Şirket yönetiminin yaptığı istinaf başvurusu sonucunda Samsun Bölge Adliye Mahkemesi 8. Hukuk Dairesi ise, Ordu İş Mahkemesi’nin kararını kaldırarak işçinin işten çıkarılmasının derhal fesih kapsamında haklı nedene dayandığına hükmetti.
Bölge Adliye Mahkemesi’nin kararının gerekçesinde; işverenin haklı nedenle derhâl fesih hakkını kullandığı, bu nedenle yazılı fesih şartı aranmadığı, başvurucunun eylemleri nedeniyle yapılan feshin geçerli olduğu, feshe dayanak yapılan mesajlarda şirket ve kurum yöneticilerine karşı küçük düşürücü, hakaret içeren yazışmaların bulunduğu ifade edildi.
İşçinin bireysel başvuru kapsamındaki itirazı üzerine konu, Anayasa Mahkemesi’nin önüne geldi.
Yüksek Mahkeme, hastane bilgi işlemde çalışan taşeron işçinin WhatsApp mesaj içeriklerinin amiri tarafından bilgisayar açıkken görülerek kopyalanması üzerine durdu.
Anayasa Mahkemesi’nin 11 Şubat 2022 tarihli Resmi Gazete’de yayınlanan kararında; işverenin WhatsApp yazışma içeriklerine, işçinin ve yazıştığı arkadaşlarının rızası olmadan eriştiğine ve bu içeriklerin iş sözleşmesinin feshine gerekçe yapıldığına dikkat çekildi.

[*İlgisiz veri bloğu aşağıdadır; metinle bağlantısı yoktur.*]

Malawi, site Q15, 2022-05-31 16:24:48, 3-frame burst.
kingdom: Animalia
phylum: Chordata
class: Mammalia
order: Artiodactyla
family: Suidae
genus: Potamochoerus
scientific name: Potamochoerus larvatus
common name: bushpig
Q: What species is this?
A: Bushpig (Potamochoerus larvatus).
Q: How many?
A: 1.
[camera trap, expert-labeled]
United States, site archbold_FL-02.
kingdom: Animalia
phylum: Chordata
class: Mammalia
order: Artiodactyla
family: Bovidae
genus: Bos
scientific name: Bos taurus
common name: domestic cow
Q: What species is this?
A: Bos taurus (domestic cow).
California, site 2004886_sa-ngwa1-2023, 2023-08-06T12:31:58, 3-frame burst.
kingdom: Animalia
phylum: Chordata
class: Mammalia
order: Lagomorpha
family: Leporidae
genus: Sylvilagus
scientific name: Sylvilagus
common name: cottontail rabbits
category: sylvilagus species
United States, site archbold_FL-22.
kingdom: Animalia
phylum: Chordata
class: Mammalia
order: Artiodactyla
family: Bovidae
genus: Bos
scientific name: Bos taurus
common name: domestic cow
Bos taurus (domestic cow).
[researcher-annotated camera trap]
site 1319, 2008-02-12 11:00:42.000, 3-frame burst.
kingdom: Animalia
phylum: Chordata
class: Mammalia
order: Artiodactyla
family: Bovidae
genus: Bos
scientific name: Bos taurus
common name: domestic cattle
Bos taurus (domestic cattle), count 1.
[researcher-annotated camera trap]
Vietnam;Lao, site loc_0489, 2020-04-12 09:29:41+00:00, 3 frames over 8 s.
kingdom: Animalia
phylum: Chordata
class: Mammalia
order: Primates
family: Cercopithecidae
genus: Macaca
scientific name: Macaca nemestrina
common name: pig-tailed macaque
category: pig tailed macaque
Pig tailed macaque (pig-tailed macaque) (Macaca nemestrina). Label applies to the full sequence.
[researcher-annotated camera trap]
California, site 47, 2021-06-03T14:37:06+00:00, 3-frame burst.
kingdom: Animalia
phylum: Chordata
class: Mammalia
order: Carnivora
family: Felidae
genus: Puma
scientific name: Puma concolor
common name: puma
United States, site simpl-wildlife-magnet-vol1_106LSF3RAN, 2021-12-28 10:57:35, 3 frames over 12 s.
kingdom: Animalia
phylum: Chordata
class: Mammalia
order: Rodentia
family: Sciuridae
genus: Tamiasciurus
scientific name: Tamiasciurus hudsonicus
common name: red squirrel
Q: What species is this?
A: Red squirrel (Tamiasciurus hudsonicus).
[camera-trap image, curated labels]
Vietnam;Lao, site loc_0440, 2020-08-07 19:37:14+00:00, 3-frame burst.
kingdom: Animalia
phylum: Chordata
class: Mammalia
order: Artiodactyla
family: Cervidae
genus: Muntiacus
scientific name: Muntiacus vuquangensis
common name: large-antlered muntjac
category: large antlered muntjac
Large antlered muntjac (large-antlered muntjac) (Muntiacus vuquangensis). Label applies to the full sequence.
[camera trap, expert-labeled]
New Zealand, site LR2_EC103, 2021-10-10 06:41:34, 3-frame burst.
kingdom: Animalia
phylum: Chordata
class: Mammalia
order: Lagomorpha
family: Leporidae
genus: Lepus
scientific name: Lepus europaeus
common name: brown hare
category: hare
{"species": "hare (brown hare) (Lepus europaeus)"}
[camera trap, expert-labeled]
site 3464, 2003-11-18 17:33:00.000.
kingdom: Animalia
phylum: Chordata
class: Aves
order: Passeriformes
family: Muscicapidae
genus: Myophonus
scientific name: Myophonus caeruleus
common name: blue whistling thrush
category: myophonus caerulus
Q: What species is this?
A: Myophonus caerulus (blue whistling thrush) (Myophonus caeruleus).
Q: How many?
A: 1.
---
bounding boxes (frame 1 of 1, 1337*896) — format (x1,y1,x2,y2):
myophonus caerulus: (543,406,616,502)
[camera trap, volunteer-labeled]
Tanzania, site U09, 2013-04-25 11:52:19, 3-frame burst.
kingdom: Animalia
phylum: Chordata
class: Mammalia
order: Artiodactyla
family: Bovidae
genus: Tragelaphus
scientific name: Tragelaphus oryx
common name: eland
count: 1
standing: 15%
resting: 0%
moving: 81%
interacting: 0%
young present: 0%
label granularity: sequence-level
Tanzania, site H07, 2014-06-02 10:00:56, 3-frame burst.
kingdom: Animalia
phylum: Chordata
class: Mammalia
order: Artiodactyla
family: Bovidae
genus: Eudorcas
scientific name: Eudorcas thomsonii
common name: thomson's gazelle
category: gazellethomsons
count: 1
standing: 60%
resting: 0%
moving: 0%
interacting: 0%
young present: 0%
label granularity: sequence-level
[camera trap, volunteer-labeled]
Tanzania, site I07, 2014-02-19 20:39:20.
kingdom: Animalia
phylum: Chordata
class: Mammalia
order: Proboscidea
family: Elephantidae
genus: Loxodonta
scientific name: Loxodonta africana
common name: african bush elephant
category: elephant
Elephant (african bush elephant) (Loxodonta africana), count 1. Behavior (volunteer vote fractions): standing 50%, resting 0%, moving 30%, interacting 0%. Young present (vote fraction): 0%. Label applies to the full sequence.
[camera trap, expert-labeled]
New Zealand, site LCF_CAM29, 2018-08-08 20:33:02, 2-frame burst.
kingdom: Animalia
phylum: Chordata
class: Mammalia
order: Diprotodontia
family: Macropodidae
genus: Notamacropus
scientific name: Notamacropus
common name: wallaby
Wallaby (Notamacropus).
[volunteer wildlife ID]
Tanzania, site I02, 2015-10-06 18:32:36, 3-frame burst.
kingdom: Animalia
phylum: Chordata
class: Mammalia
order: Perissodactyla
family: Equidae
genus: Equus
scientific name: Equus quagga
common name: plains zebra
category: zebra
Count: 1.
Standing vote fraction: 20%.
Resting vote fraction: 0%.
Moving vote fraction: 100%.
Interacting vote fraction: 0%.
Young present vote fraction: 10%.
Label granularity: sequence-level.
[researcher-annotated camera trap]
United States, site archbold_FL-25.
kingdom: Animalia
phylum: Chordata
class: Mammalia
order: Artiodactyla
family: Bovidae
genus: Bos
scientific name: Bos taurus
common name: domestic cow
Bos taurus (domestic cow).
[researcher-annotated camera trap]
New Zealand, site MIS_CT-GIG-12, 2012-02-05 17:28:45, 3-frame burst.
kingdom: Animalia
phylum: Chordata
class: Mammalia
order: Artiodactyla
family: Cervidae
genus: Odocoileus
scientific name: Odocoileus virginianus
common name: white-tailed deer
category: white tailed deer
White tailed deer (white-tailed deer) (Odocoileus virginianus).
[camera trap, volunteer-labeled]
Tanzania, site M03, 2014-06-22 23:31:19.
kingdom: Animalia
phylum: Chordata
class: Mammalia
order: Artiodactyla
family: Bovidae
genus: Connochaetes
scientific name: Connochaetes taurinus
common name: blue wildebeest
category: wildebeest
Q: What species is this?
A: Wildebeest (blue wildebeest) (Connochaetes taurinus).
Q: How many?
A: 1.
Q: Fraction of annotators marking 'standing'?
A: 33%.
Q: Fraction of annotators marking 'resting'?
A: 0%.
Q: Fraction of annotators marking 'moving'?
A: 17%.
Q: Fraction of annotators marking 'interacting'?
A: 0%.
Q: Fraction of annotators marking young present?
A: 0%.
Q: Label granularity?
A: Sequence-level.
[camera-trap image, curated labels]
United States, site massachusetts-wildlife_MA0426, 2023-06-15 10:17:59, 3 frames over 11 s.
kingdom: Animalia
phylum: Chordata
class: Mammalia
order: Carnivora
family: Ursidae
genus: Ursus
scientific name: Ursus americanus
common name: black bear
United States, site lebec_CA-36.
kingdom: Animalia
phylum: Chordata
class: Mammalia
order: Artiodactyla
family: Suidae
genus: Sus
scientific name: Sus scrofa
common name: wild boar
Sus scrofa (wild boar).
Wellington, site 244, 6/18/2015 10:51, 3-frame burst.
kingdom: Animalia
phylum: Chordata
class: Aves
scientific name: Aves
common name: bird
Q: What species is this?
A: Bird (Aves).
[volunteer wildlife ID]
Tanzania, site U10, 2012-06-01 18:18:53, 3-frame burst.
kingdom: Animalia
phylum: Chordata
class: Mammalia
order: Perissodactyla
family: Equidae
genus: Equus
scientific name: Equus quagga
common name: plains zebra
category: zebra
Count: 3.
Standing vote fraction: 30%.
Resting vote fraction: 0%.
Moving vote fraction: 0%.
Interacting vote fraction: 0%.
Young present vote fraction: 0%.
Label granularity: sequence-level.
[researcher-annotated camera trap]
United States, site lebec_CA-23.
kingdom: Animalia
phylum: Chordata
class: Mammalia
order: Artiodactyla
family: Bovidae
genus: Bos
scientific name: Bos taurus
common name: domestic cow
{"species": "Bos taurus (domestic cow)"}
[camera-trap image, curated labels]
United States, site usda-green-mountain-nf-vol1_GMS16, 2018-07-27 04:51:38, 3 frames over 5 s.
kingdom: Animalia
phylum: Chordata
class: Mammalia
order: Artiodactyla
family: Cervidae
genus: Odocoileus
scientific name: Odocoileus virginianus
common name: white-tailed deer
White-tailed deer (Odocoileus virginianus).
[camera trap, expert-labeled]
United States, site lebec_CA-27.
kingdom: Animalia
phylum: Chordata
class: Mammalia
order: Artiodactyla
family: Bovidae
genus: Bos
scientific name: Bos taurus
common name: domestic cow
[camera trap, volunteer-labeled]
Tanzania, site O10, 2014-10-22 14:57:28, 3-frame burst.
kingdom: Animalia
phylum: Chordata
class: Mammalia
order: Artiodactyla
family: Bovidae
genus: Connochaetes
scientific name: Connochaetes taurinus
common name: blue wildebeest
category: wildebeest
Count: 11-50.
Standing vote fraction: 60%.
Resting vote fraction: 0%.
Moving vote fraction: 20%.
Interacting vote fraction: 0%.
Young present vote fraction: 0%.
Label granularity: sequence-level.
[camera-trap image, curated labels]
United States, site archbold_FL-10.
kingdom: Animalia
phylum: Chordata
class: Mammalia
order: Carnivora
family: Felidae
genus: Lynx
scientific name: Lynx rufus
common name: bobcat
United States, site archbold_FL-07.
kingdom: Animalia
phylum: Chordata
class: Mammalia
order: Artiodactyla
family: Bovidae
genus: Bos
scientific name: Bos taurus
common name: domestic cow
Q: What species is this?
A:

AYM, işçinin özel kullanımı amacıyla bilgisayarına kurduğu WhatsApp üzerinden arkadaşlarıyla özel mesajlaşmalar gerçekleştirdiği yazışma içeriklerinin işveren tarafından bir şekilde ele geçirilerek iş sözleşmesinin feshine dayanak yapılmasının özel hayatın gizliliğine ihlal niteliğinde olduğuna vurgu yaptı.
Anayasa Mahkemesi, işyeri bilgisayarından da olsa WhatsApp yazışmalarının içeriğinin usulüne uygun elde edilmediği gerekçesiyle özel hayatın ihlaline hükmedip işçi lehine karar verdi. Pek çok dava için emsal nitelikte karar, işe iade talebi reddedilen işçiyle ilgili yeniden yargılama yoluyla verilen kararın kaldırılması amacıyla Ordu İş Mahkemesi’ne gönderildi.